About this course
Big Data usually refers to data sets with sizes beyond the ability of commonly used software tools to capture, curate, manage, and process within a tolerable elapsed time. With the advancements in computing, the realization of Big Data systems has now become feasible and can trigger innovation and growth for various application domains.
This course will discuss both the key concepts of Big Data and provide hands-on-experience in developing and using Big Data systems. We introduce concepts related to Big Data system architectures, distributed systems, the Map-Reduce framework, scalable linear and machine learning models, and how they can be used with cutting-edge software platforms. Students will practice with tools via individual tutorials, and gain hands-on experience by working on a group project formed as a "data challenge". Students will not only demonstrate their skills achieved in the course, but also their creativity as data scientists, which includes communicating the value of their findings with visualization tools. The course has been designed in such a way that it is accessible for students of a diverse range of disciplines, like environmental sciences, biosystems engineering, bioinformatics, geo-information science and social sciences.
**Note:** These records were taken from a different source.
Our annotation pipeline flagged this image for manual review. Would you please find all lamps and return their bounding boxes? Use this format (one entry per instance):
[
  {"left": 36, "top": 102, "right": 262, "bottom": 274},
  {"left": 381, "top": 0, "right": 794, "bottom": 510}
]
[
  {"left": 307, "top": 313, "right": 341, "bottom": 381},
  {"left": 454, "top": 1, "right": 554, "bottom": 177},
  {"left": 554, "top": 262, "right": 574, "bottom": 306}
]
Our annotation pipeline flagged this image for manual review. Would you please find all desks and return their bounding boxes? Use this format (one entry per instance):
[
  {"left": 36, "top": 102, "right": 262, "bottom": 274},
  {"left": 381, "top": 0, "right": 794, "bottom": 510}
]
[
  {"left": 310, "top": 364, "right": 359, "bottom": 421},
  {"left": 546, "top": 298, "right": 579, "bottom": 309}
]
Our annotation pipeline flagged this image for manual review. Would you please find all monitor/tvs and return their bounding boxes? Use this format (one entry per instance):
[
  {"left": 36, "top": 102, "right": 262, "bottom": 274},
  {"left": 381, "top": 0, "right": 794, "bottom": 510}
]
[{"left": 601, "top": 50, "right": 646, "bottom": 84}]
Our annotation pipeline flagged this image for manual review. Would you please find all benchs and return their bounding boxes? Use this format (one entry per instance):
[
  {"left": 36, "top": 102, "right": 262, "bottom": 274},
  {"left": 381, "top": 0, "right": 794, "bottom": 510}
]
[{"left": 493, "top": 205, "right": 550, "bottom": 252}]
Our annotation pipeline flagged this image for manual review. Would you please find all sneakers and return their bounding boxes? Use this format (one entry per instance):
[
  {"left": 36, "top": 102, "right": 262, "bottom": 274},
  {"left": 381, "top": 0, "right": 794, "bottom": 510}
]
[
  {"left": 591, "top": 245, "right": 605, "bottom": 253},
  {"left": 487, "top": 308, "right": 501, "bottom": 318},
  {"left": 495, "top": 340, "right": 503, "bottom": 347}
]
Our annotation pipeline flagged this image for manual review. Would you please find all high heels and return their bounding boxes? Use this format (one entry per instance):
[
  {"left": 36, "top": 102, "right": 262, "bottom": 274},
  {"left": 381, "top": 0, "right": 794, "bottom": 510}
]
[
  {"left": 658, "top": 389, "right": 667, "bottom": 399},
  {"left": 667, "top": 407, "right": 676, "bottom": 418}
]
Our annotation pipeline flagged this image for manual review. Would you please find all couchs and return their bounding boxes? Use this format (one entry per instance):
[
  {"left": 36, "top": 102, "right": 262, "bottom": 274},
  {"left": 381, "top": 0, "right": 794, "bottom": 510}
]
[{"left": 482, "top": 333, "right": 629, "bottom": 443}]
After successful completion of this course students are expected to be able to:
- understand the basic concepts related to Big Data and data-driven value-creation in the environmental, social and life sciences;
- apply Big Data methods for designing scalable applications;
- analyse the role of various tools in the Big Data ecosystem and have hands-on experience with some of them;
- build a Big Data system for a real-world life science application;
- explore data analytics for discovery, and data visualization for communication of meaningful patterns in data;
- determine the value of data-driven innovation, and associate it with their own course of studies.
Fundamentals of programming (e.g. INF22306 Programming in Python).
Specifically you should be acquainted with the following concepts and techniques:
- variables, assignment, expressions, operators;
- functions (and/or procedures, subroutines, methods) and parameters; also making your own functions;
- control structures: at least: if, for, while;
- objects and their properties (fields, variables) and operations (methods);
- arrays, including standard algorithms to traverse arrays (searching, summing, finding the largest element, etc.);
- data structure (lists, tuples, dictionaries);
- familiarity with relational databases (e.g. INF21306 Data Management).